Source text:

=== Section Start ===

We arrived at the park for our last full day at Ranthambore. What a final day – in fact, we enjoyed a whole day of tigers – from the first to the last moments.

As we entered the park we heard alarm calls from Spotted Deer and followed the sound. The deer were being stalked along a lake By a well-known female tiger in the area. We watched, waiting with baited breath. It was really exciting! Then the deer spotted the tigress and with her cover blown, the hunt ended. The tigress lay down in some tall grass and watched the area lazily, clearly not keen to continue her hunt at that stage.

After a while we moved on to collect our packed lunch that was delivered to the park gates for us.

After lunch we came across a beautiful young subadult female. She recently left her mother, being twenty two months old now. She is part of a litter of three cubs that survived to adulthood, and is the bravest of the three, being the first to start life on her own. She strolled along in magnificent scenery, scent-marking trees as she progressed. She moved through river gullies where she marked the bushes that flourish there.

=== Section End ===

Records:
=== Section Start ===

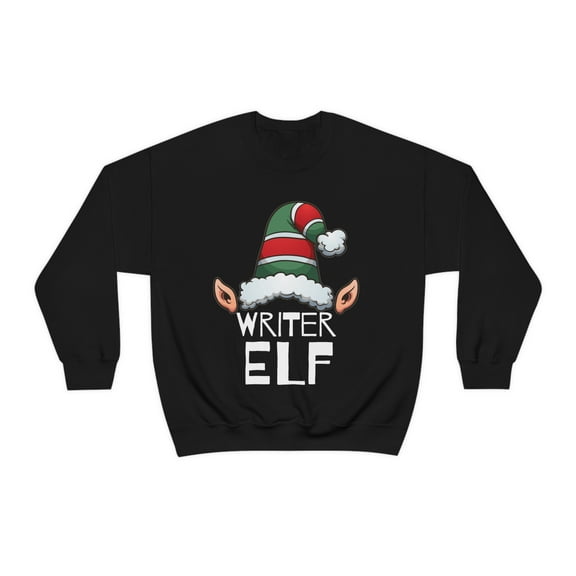 Writer Elf Christmas Unisex Sweatshirt, S-2XL Holidays Xmas Elves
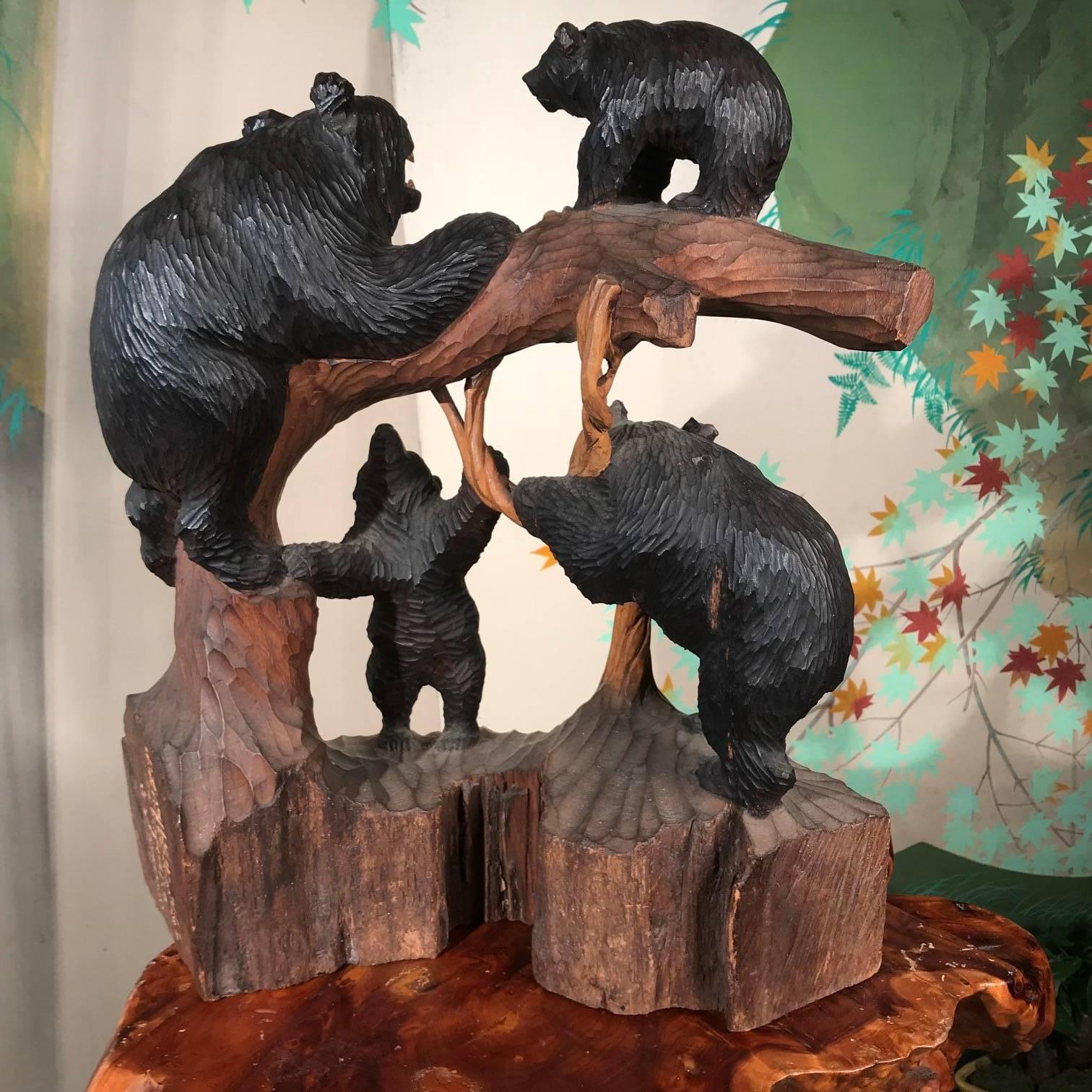 Cedar Bear Family Climbing Tree, Old Japan Handcrafted Sculpture, Mint and Signed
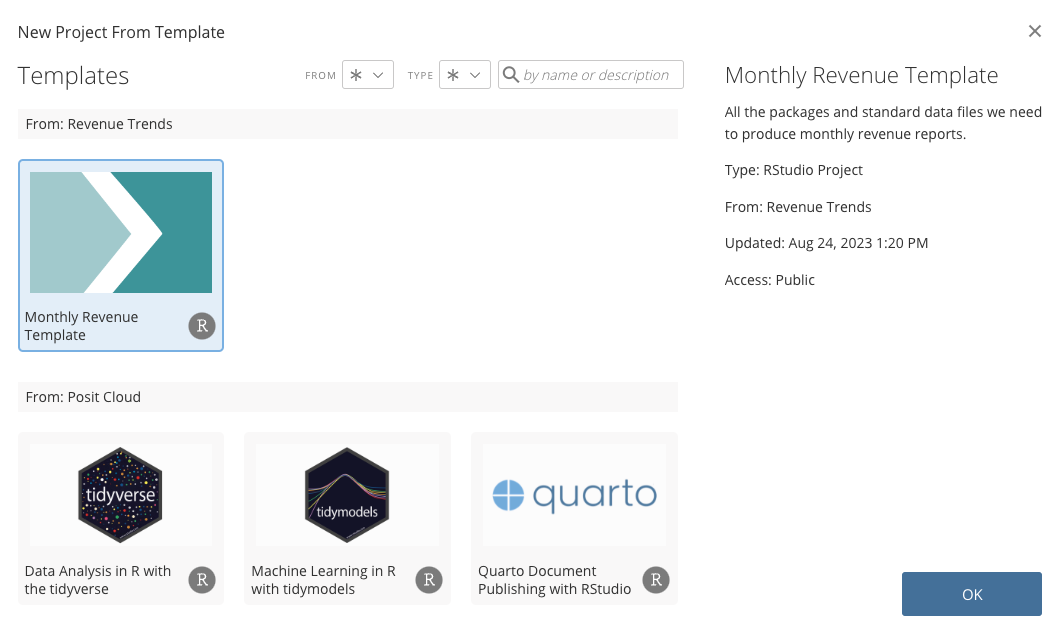 List of template available on Posit Cloud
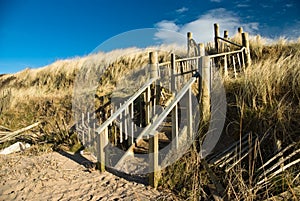Steps on dunes on Troon beach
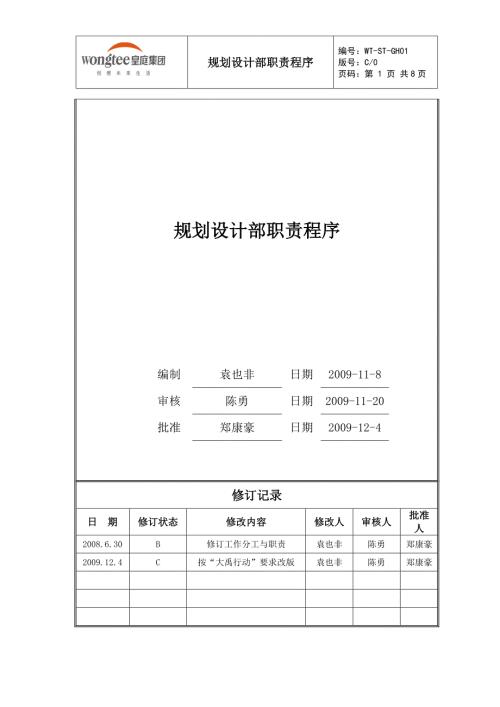 房地产规划设计部职责程序.doc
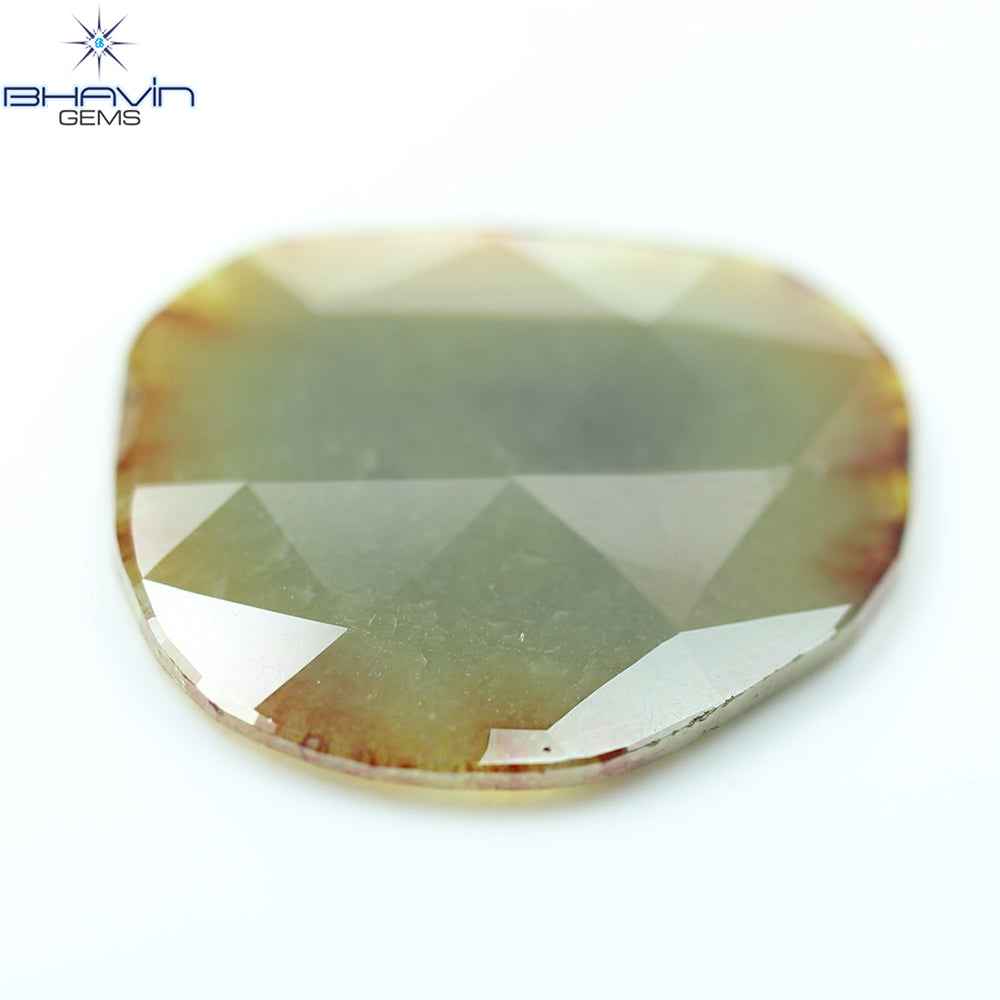 12.29 CT Slice Natural Brownish Grayish Yellow Diamond Clarity I3 (26.46 MM)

=== Section End ===

Work order 1:
List the natural features that the Ranthambore account says the tigers stalked along, lay in, moved through, or marked.
Work order 2:
Transcribe everything in the Ranthambore account from "We arrived at" down to "the last moments.", word for word.

Solution 1:
- a lake
- some tall grass
- trees
- river gullies
- bushes

Solution 2:
We arrived at the park for our last full day at Ranthambore. What a final day – in fact, we enjoyed a whole day of tigers – from the first to the last moments.